Parallelization

4. Parallelization#

SAMMO automatically parallelizes runs across all rows of input data.

Hide code cell source
# %load -r 3:18 _init.py
import pathlib
import sammo
from sammo.runners import OpenAIChat
from sammo.base import Template, EvaluationScore
from sammo.components import Output, GenerateText, ForEach, Union
from sammo.extractors import ExtractRegex
from sammo.data import DataTable
import json
import requests
import os

if not "OPENAI_API_KEY" in os.environ:
    raise ValueError("Please set the environment variable 'OPENAI_API_KEY'.")

_ = sammo.setup_logger("WARNING")  # we're only interested in warnings for now
runner = OpenAIChat(
    model_id="gpt-3.5-turbo",
    api_config={"api_key": os.environ["OPENAI_API_KEY"]},
    cache=os.getenv("CACHE_FILE", "cache.tsv"),
)
numbers = list(range(1,6))
spp = Output(GenerateText(Template("Output as a latin numeral: {{input}}")))
spp.run(runner, DataTable(numbers))
minibatches[#################################################################################]5/5[00:00<00:00, 333.33it/s]
+---------+----------+
| input   | output   |
+=========+==========+
| 1       | I        |
+---------+----------+
| 2       | II       |
+---------+----------+
| 3       | III      |
+---------+----------+
| 4       | IV       |
+---------+----------+
| 5       | V        |
+---------+----------+
Constants: None

Here, SAMMO automatically runs queries for the six inputs in parallel while adhering to query limits (by default, 2 queries per second). We can change this when constructing the runner. We can also skip constructing the DataTable and just pass the list directly.

* [INFORMATION GIVEN]:
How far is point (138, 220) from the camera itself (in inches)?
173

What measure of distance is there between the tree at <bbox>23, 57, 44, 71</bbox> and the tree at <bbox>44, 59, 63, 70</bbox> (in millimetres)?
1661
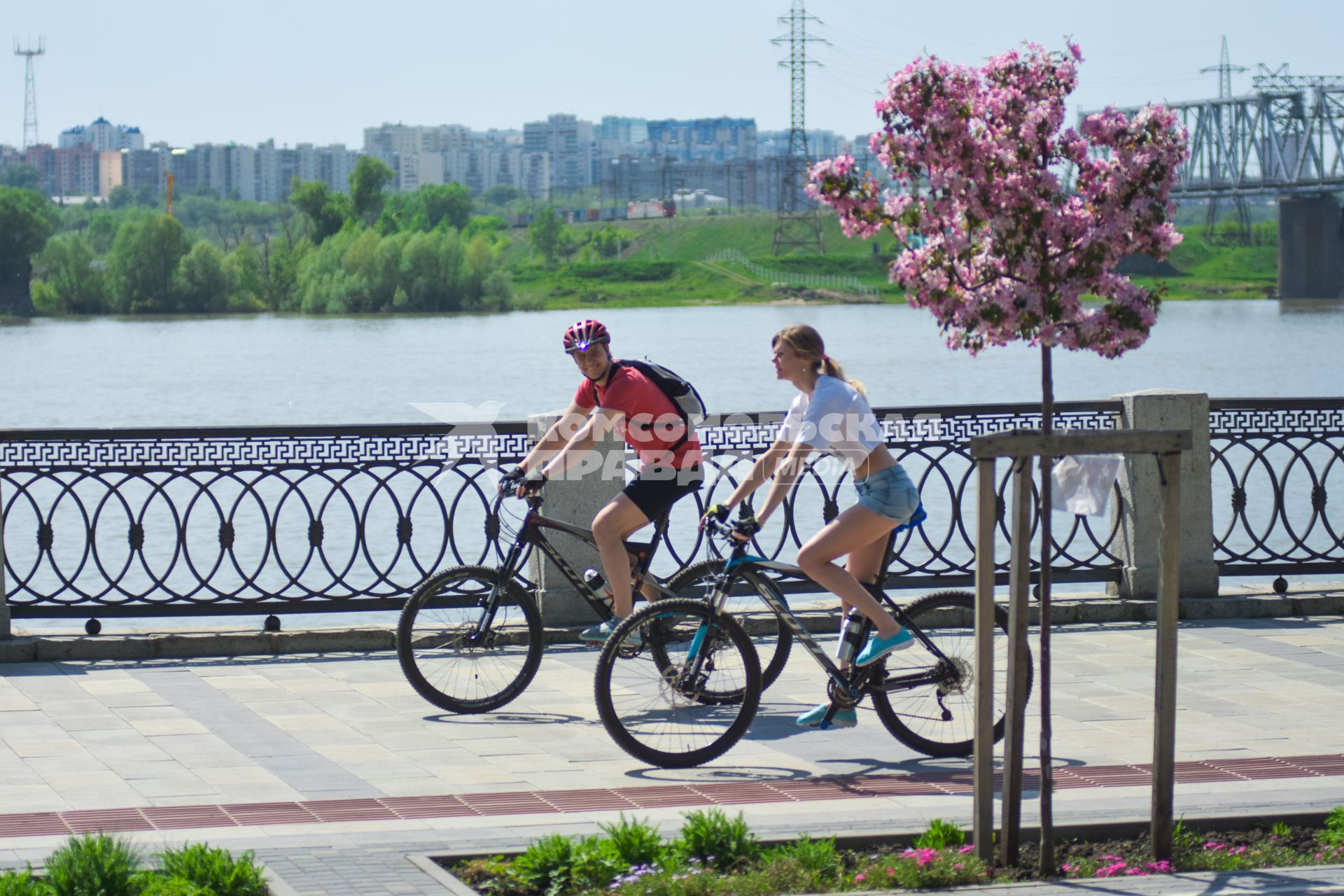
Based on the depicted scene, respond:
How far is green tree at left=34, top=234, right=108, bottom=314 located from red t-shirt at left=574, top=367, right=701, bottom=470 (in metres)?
95.6

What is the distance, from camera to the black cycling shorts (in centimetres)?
741

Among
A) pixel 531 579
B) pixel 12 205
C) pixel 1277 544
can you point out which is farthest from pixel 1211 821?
pixel 12 205

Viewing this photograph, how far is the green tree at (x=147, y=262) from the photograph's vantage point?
311 feet

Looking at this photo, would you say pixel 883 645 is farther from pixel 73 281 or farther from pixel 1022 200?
pixel 73 281

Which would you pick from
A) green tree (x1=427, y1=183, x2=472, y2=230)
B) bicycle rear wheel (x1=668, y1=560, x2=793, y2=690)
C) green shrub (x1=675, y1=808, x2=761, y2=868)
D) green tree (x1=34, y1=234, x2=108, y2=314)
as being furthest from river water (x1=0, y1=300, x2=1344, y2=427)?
green tree (x1=427, y1=183, x2=472, y2=230)

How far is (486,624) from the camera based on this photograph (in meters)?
7.64

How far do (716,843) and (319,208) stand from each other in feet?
404

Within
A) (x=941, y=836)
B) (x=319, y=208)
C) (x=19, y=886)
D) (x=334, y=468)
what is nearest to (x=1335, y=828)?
(x=941, y=836)

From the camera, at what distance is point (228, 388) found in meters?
55.8

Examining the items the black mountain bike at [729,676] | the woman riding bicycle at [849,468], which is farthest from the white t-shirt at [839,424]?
the black mountain bike at [729,676]

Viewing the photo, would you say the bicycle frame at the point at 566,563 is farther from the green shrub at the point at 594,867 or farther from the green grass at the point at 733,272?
the green grass at the point at 733,272

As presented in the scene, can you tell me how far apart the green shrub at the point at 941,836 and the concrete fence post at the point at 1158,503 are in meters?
5.10

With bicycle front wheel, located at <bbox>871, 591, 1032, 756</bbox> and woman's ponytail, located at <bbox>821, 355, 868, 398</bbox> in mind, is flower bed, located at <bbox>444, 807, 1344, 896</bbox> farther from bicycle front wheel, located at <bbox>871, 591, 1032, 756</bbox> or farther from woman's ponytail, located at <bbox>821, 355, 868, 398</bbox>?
woman's ponytail, located at <bbox>821, 355, 868, 398</bbox>

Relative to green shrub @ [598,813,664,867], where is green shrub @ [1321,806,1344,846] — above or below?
below
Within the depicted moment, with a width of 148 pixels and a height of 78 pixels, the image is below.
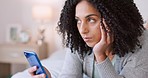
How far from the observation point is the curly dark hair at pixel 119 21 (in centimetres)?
96

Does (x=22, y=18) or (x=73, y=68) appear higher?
(x=22, y=18)

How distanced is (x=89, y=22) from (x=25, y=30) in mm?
2077

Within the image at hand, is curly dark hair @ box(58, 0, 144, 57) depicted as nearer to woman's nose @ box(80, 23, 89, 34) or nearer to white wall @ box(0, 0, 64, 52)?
woman's nose @ box(80, 23, 89, 34)

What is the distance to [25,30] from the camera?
2.98m

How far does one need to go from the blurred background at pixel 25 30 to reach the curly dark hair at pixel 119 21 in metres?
1.60

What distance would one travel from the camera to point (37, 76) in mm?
1040

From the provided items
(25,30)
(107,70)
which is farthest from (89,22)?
(25,30)

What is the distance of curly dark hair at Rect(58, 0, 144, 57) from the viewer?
96cm

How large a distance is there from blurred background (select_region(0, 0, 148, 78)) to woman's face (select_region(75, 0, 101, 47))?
1713mm

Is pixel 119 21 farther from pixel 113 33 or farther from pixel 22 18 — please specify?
pixel 22 18

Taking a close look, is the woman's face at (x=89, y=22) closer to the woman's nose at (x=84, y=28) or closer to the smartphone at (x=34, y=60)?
the woman's nose at (x=84, y=28)

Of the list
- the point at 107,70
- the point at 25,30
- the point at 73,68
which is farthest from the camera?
the point at 25,30

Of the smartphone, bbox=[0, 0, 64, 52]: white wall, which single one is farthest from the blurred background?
the smartphone

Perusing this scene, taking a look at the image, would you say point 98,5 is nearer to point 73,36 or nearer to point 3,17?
point 73,36
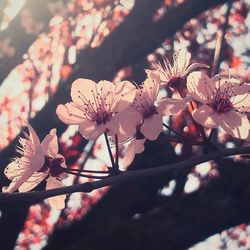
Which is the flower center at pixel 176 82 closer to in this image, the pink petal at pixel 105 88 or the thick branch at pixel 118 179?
the pink petal at pixel 105 88

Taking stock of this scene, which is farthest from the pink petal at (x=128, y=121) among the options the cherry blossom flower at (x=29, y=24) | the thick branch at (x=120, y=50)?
the cherry blossom flower at (x=29, y=24)

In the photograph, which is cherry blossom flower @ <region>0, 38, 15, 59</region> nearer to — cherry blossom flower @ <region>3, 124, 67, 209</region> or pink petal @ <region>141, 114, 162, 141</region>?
cherry blossom flower @ <region>3, 124, 67, 209</region>

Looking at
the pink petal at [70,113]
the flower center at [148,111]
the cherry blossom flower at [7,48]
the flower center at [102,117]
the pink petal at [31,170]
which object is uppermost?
the cherry blossom flower at [7,48]

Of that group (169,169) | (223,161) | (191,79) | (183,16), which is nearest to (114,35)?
(183,16)

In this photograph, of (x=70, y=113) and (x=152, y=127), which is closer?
(x=152, y=127)

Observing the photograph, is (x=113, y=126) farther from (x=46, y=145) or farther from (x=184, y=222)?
(x=184, y=222)

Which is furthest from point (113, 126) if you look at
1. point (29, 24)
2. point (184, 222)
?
point (29, 24)
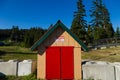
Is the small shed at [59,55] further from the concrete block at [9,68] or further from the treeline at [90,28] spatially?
the treeline at [90,28]

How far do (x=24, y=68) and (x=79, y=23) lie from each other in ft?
131

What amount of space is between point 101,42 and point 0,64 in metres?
33.2

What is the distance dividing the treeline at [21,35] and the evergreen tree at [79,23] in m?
Answer: 9.52

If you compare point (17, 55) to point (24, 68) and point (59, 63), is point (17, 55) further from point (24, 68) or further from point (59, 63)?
point (59, 63)

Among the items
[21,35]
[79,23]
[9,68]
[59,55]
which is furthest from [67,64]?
[21,35]

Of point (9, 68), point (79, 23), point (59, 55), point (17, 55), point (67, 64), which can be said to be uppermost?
point (79, 23)

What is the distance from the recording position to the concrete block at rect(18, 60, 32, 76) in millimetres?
15561

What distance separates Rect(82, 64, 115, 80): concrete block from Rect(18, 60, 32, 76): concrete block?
385cm

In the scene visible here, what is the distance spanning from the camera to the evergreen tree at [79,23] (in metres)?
52.0

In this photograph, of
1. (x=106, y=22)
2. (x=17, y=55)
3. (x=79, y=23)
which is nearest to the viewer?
(x=17, y=55)

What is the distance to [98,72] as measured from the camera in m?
13.9

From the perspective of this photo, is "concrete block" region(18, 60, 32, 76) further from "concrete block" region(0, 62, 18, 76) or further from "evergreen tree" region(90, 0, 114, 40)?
"evergreen tree" region(90, 0, 114, 40)

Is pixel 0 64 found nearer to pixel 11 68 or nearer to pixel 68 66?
pixel 11 68

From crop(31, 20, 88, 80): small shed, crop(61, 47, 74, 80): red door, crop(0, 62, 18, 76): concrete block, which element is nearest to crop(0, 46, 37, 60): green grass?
crop(0, 62, 18, 76): concrete block
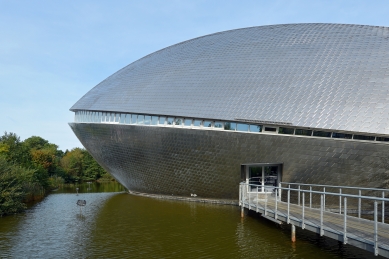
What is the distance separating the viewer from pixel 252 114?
18.7 m

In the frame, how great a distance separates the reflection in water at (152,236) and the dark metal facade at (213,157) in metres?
2.48

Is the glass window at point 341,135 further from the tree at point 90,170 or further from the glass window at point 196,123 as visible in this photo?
the tree at point 90,170

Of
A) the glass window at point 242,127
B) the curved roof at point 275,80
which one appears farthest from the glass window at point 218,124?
the glass window at point 242,127

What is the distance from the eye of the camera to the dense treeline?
18062 mm

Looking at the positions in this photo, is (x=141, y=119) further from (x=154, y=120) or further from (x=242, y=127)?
(x=242, y=127)

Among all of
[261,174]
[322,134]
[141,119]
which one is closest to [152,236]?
[261,174]

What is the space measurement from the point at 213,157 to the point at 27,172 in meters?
13.0

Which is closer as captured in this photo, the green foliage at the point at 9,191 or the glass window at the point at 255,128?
the green foliage at the point at 9,191

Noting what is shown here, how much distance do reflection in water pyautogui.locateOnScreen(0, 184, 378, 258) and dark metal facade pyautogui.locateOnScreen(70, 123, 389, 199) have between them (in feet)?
8.15

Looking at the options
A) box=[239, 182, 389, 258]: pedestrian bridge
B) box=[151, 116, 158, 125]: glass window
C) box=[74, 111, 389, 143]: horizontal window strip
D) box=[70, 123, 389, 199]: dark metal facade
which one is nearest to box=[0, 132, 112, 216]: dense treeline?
box=[70, 123, 389, 199]: dark metal facade

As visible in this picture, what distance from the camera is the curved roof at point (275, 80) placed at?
17297 millimetres

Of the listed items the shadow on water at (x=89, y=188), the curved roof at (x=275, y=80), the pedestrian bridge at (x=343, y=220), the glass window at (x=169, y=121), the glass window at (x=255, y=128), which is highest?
the curved roof at (x=275, y=80)

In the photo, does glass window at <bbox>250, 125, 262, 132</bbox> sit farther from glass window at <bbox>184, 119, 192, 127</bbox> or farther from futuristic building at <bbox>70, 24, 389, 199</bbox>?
glass window at <bbox>184, 119, 192, 127</bbox>

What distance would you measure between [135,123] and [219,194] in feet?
23.5
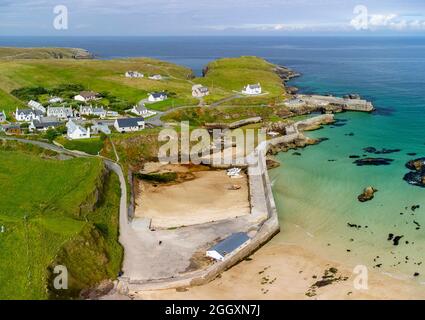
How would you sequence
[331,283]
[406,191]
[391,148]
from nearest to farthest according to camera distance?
[331,283] → [406,191] → [391,148]

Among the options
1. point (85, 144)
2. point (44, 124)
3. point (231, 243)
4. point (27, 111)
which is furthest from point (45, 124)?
point (231, 243)

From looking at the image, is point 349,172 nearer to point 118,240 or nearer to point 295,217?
point 295,217

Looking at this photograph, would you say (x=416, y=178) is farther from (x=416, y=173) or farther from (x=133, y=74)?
(x=133, y=74)

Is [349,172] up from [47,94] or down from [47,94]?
down

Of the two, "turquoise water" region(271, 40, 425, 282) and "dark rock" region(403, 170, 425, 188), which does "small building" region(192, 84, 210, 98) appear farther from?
"dark rock" region(403, 170, 425, 188)

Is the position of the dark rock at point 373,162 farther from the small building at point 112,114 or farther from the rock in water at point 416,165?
the small building at point 112,114

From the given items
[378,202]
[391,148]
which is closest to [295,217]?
[378,202]

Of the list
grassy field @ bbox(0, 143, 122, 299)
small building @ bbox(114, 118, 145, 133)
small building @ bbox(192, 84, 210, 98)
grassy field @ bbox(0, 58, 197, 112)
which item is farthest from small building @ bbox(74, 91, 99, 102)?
grassy field @ bbox(0, 143, 122, 299)

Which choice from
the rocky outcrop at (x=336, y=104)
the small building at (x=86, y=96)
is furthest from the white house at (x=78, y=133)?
the rocky outcrop at (x=336, y=104)
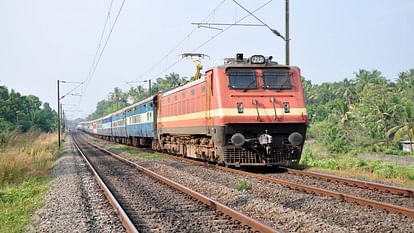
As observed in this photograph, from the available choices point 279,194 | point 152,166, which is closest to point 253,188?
point 279,194

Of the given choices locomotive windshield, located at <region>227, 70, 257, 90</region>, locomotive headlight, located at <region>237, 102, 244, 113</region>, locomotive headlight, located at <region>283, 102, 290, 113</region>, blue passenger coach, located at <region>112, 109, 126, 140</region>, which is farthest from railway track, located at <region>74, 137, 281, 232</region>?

* [THE PROBLEM]: Reproduce the stretch of the SAMMO parallelization page that begins at the words "Here, SAMMO automatically" and stops after the words "the list directly.". Work from the SAMMO parallelization page alone.

* [FINISHED TASK]:
Here, SAMMO automatically runs queries for the six inputs in parallel while adhering to query limits (by default, 2 queries per second). We can change this when constructing the runner. We can also skip constructing the DataTable and just pass the list directly.